Start of Passage provided

Outgoing Abbotsford Mayor Henry Braun and others in the city simply weren’t aware of the scale and depth of the American resistance to a dike at Everson. Asked if the city should have known that Whatcom Country wouldn’t be receptive to Abbotsford’s pleas for a dike at Everson, he pointed out that a Whatcom County councillor—Elenbaas—was also surprised that the county had taken a formal position to allow flooding north.
The situation today
Fast forward past the flood and to today, there seems little hope for those who would like to see significantly less water flowing north next time the Nooksack floods.
Whatcom County says it is not considering building a dike to eliminate the flow of water north.
“At this time, eliminating the flow split is not being evaluated further as there are other strategies … that are better suited for this area and have broader support,” County executive Satpal Sidhu said in an email to The Current.
The 1999 flood plan suggested that any expert analysis would actually be of limited value, given three key questions: 1) whether there was a “policy challenge” in reducing the flood risk in “high-risk areas” along the Everson corridor; 2) whether “it is appropriate to take any steps to artificially change the flow split at Everson, without mitigating negative impacts on property owners along one flow path or the other; and 3) whether changing the flow split would put the county in legal jeopardy.
The questions are the reason the decision is a political one, the plan said. And Sidhu, in his email to The Current, says the three questions remain relevant today.
But while the third question is straightforward and clear, the first two have obvious holes.
The first question, about the morality of protecting those living in flood-prone areas, applies to any flood protection project in the world, including those elsewhere along the Nooksack where the county has done work.

End of Passage provided

• _Directions_:
Answer these about the passage on the Nooksack flood split above:
(a) Who is named as the outgoing mayor of Abbotsford?
(b) In what year was the flood plan that raised three key questions?
(c) What does the third of those questions ask?

Start of Data

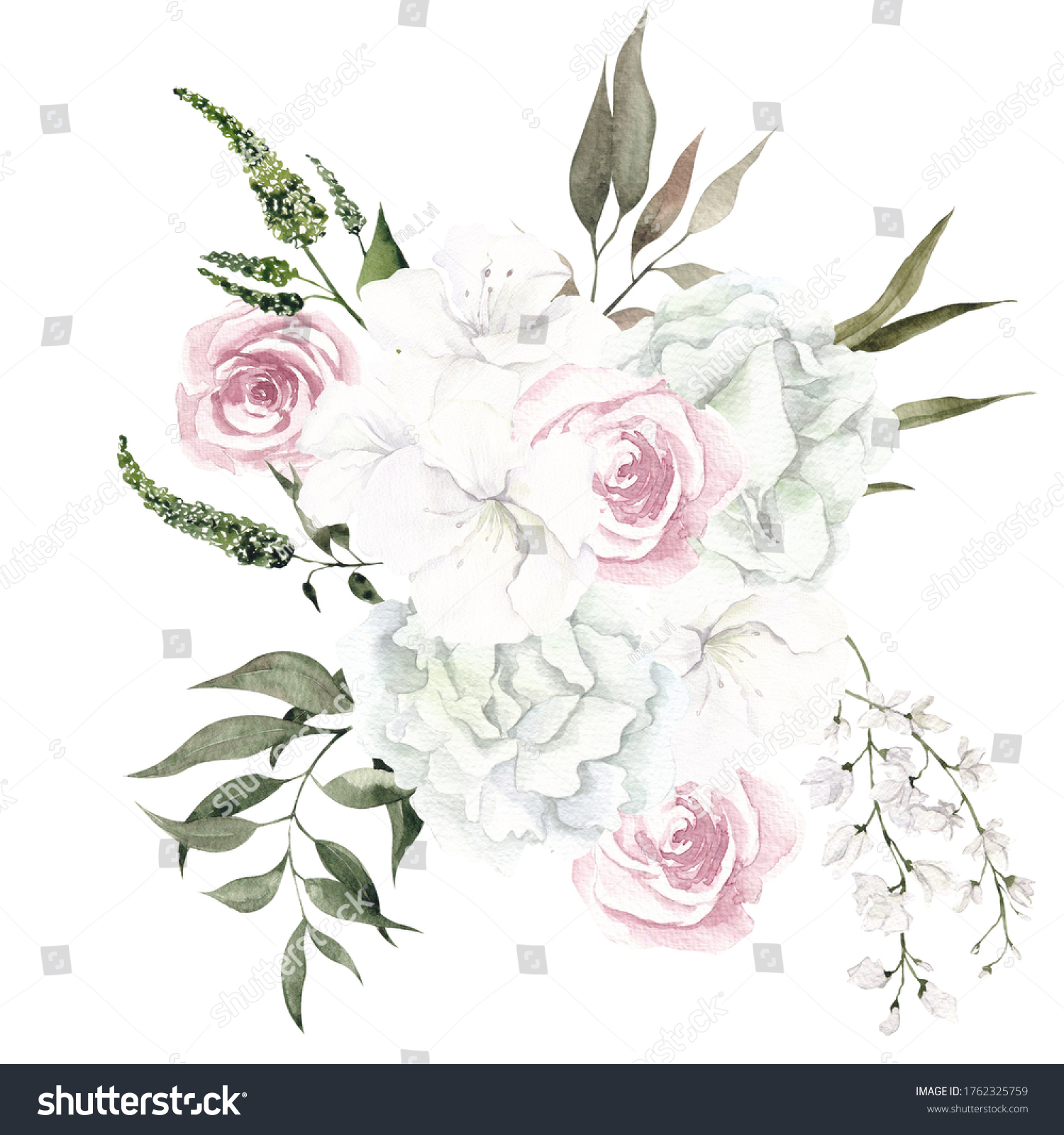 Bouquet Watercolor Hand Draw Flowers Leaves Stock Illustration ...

End of Data

• _Solution for this exercise_:
(a) Henry Braun
(b) 1999
(c) Whether changing the flow split would put the county in legal jeopardy.